Although inactive all winter, bears do not sustain bone loss, muscle atrophy, or wasting in the same way humans would. Bears’ bones continue to grow during hibernation with their reserve of fat satisfying all of their nutritional needs. As bears attempt to put on weight and scrounge for the last bits of food available before the snow hits, they can exhibit quite an ugly temperament.
Bears Give Birth While Asleep
Left undisturbed, grizzly and black bears sleep all winter long: many bears don’t even roll over once they’re comfortable and settled down for their long winter’s nap. Though bears experience deep slumber, they wake up quickly. Once aroused, they have a grumpy attitude and respond with aggressiveness and surprising agility.
Bears that are pregnant do not sleep as well as those that are not. In fact, bears, both black and grizzly, give birth during hibernation. Pregnant bears remain somewhat active, as their bodies must maintain a higher temperature to meet the demands of birthing and nursing newborn cubs. Cubs are typically born during late January into early February. Newborn cubs snuggle with their mother until the spring.

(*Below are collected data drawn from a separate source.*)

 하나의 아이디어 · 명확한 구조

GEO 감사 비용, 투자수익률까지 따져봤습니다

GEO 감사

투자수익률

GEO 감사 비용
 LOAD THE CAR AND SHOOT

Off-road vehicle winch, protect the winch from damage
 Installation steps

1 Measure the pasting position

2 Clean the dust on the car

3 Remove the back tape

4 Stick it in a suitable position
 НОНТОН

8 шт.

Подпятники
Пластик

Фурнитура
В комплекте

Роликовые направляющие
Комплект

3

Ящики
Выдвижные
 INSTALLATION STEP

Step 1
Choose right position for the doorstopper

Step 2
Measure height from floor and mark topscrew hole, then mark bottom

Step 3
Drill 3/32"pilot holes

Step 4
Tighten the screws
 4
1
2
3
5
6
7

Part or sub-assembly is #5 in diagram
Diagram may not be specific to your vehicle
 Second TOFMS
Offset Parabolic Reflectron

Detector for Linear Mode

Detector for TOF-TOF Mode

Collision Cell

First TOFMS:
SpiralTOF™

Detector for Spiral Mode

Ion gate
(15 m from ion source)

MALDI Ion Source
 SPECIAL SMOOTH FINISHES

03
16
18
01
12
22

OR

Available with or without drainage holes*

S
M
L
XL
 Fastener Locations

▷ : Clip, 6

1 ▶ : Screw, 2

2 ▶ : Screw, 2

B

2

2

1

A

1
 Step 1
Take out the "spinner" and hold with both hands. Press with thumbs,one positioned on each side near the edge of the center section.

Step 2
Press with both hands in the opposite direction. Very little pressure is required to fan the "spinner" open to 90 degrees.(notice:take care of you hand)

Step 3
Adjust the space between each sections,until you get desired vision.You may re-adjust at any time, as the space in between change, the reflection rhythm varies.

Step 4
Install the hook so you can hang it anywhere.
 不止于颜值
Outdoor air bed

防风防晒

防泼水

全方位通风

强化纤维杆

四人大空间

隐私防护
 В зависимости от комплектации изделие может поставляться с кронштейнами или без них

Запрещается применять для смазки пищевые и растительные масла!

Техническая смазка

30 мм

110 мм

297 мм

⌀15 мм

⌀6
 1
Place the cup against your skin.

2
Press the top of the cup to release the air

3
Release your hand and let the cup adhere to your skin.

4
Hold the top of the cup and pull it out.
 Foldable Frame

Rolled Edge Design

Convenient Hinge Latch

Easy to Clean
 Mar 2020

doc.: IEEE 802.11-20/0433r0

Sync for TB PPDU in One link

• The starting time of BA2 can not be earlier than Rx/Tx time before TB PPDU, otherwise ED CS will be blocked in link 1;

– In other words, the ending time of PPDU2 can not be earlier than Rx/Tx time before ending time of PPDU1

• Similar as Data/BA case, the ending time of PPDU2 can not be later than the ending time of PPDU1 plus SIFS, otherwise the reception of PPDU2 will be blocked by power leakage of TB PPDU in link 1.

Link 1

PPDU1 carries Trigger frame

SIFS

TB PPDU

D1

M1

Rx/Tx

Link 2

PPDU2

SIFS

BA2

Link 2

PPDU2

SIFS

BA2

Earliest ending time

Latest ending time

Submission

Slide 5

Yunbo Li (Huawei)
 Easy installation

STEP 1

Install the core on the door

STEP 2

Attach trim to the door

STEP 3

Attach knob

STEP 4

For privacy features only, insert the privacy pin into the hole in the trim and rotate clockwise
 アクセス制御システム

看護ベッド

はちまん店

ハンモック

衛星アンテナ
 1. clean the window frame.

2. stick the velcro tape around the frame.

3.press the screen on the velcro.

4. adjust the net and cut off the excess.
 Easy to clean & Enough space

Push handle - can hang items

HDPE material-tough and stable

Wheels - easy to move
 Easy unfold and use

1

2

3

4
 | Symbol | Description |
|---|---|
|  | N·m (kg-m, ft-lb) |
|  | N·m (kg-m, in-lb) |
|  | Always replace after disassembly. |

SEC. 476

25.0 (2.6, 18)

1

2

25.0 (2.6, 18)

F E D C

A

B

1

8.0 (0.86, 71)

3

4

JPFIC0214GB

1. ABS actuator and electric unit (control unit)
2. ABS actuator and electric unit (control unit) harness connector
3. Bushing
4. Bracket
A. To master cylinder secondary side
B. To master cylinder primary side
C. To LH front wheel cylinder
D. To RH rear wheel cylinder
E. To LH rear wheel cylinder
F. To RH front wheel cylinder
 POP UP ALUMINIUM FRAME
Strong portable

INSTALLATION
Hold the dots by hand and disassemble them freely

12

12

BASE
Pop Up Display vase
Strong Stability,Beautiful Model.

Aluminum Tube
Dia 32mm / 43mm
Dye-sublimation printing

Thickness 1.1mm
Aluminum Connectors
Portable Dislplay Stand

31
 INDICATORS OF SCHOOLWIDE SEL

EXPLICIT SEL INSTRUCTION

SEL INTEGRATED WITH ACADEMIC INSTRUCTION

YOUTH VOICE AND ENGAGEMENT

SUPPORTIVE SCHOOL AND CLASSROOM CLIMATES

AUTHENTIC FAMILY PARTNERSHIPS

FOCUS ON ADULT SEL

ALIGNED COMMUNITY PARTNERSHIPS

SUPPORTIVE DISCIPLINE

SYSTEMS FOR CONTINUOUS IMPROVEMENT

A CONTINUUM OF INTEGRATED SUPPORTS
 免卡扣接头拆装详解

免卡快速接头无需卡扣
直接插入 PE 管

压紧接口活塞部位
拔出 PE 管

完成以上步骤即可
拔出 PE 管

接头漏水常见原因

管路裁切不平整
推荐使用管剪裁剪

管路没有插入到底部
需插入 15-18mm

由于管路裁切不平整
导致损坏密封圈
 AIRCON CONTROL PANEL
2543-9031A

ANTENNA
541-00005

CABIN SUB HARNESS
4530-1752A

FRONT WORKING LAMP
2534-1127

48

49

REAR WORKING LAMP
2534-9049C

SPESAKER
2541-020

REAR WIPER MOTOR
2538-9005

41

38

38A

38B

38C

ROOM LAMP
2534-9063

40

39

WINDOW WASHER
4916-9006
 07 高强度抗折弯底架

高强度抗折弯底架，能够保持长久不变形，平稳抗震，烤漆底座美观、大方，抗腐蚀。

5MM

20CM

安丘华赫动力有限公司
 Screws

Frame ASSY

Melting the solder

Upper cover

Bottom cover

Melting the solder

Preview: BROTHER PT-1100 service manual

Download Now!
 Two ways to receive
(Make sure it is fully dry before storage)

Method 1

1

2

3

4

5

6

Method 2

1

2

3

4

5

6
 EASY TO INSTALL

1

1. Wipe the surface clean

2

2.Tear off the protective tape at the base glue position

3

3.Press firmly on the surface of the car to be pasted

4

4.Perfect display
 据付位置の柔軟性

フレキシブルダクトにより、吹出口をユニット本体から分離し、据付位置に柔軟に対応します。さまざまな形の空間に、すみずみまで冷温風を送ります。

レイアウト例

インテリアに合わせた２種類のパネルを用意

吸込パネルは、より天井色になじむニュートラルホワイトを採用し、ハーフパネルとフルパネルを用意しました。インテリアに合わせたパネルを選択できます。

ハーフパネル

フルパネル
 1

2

When it’s time for winter sleep, pregnant bears are the first to den followed by females with cubs. Big male bears are last to enter hibernation. Bears enjoy their winter sleep for five to six months or more, usually entering the den in late November and not awakening until mid-April. The length of their winter sleep is dependent on location, climate, sex, age, and reproductive status of the individual bear. Some bears enter the den as early as late September and do not reappear until the first of June.
Bears shed their footpad during hibernation: licking their feet and consuming portions of the shed pads during their winter sleep. Come spring, re-grown pads are tender and have a tendency to crack and bleed when the animal first ventures out of the den.